Let us just be open about it, not all scientists travel to the Antarctic to undertake research. Dr. Raouf Kalida sits in his lab at the University of New Brunswick (Saint John) in Canada processing the eyestalks of krill individuals, while Dr. Reiss will assist with samples from the field and Dr. Kawaguchi will be responsible for providing him with known-age individuals to validate the results.
That does not mean that Dr. Kalida does not like to travel. In fact he grew up in Cairo, Egypt, did his MSc in Scotland, his PhD in Texas and now work at the University of Brunswick in Canada. His focus area has been to study teh growth and age of various invertebrates, and especially the bivalves.
This got him involved in a pretty crazy project back in 2007. Back then he was working at the Bedford Institute of Oceanography in Halifax, Canada, and was responsible for investigating the age and growth of mollusks and fish that have commercial importance for stock assessment purposes. In addition to mollusks, stock assessment of crustaceans (such as crabs and lobsters) was the focus of the research of other scientists working in the same institute. How old is this crab? was the question that triggered the project to begin with. Long story short. It took him five years to answer that question,
The reason is that unlike fish, crustaceans lack hard parts from which age and growth can be measured. Finally, in 2012 Dr. Kalida and the rest of the research team managed to publish a manuscript demonstrating the direct age of four crustaceans including two shrimp species. The age of those taxa was determined by counting the growth bands in thin sections of their eyestalks. Thin sections were prepared in the eyestalk after cleaning and removing all tissues as shown in the figure below. The same technique was proven to be applicable in other species such as the Chilean Nylon shrimp. Given that krill can be considered as a “little” shrimp, we decided to give it a try and see if we could determine its age using the same method.
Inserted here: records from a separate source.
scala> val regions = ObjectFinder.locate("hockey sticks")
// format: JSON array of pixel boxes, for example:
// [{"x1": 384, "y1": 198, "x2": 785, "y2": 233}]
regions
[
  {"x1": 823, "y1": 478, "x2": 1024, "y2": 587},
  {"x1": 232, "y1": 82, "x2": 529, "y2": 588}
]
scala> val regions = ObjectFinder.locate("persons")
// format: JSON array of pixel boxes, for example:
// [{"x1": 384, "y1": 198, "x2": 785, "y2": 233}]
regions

Together with Dr. Christian Reiss from the US National Marine Fisheries Service and Dr. So Kawaguchi from the Australian Antarctic Division Dr. Kalida will be working to explore the feasibility of applying the new method for age determination of the Antarctic krill.
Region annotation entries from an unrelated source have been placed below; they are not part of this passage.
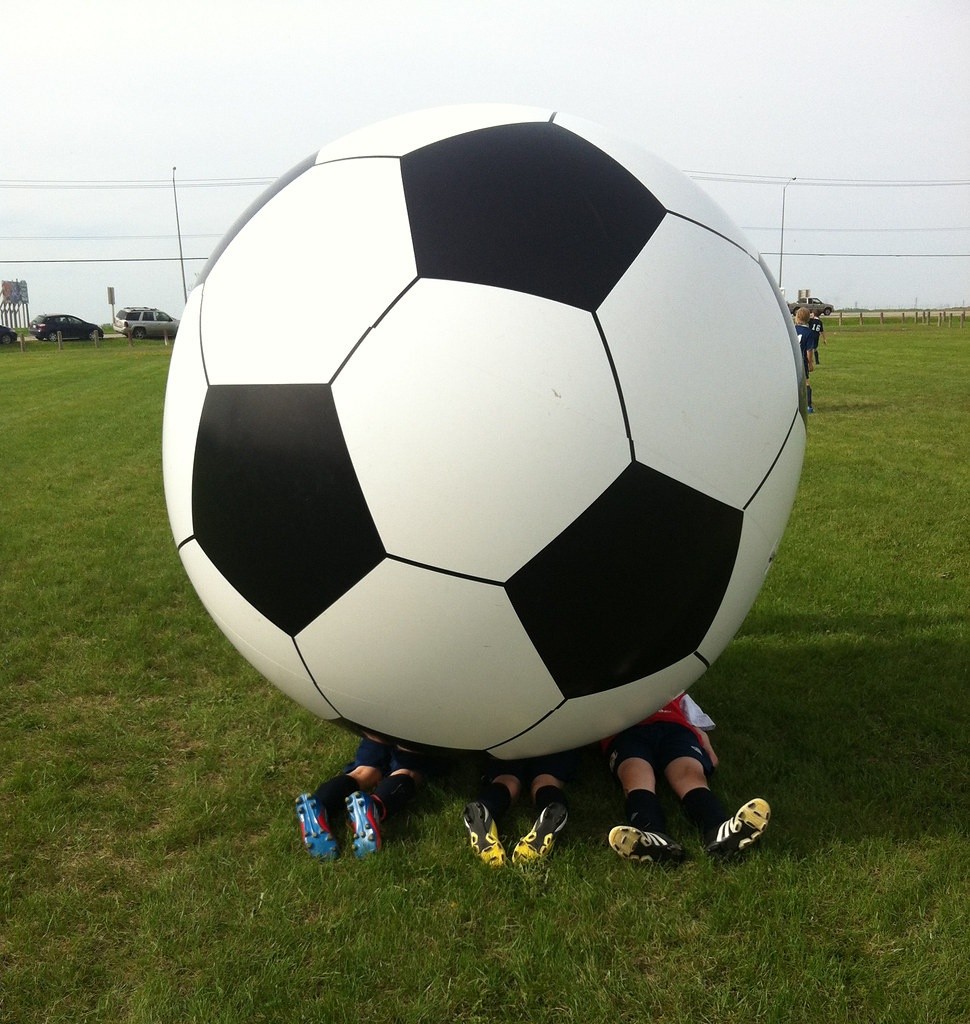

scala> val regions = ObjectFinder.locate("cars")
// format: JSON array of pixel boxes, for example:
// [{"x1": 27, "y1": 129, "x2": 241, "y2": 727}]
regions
[
  {"x1": 0, "y1": 325, "x2": 18, "y2": 345},
  {"x1": 27, "y1": 313, "x2": 104, "y2": 343}
]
The goal of their work is to increase the understanding of the variability in population structure (growth, recruitment, and size at maturity) in order to improve the krill fishery. If shown to be robust, the expected results will provide scientists and managers the ability to compare spatial and temporal growth rates of krill in the Southern Ocean. It will also allow the development of age-based assessments of krill populations to better allocate catch in the krill fishery.
After listening in on Dr. Kalida's story we concluded that there are many nuances to being an Extreme Scientist. We see it as important part of this campaign to also honor those in the backdrop, as they are just as important to bringing about #extremescience.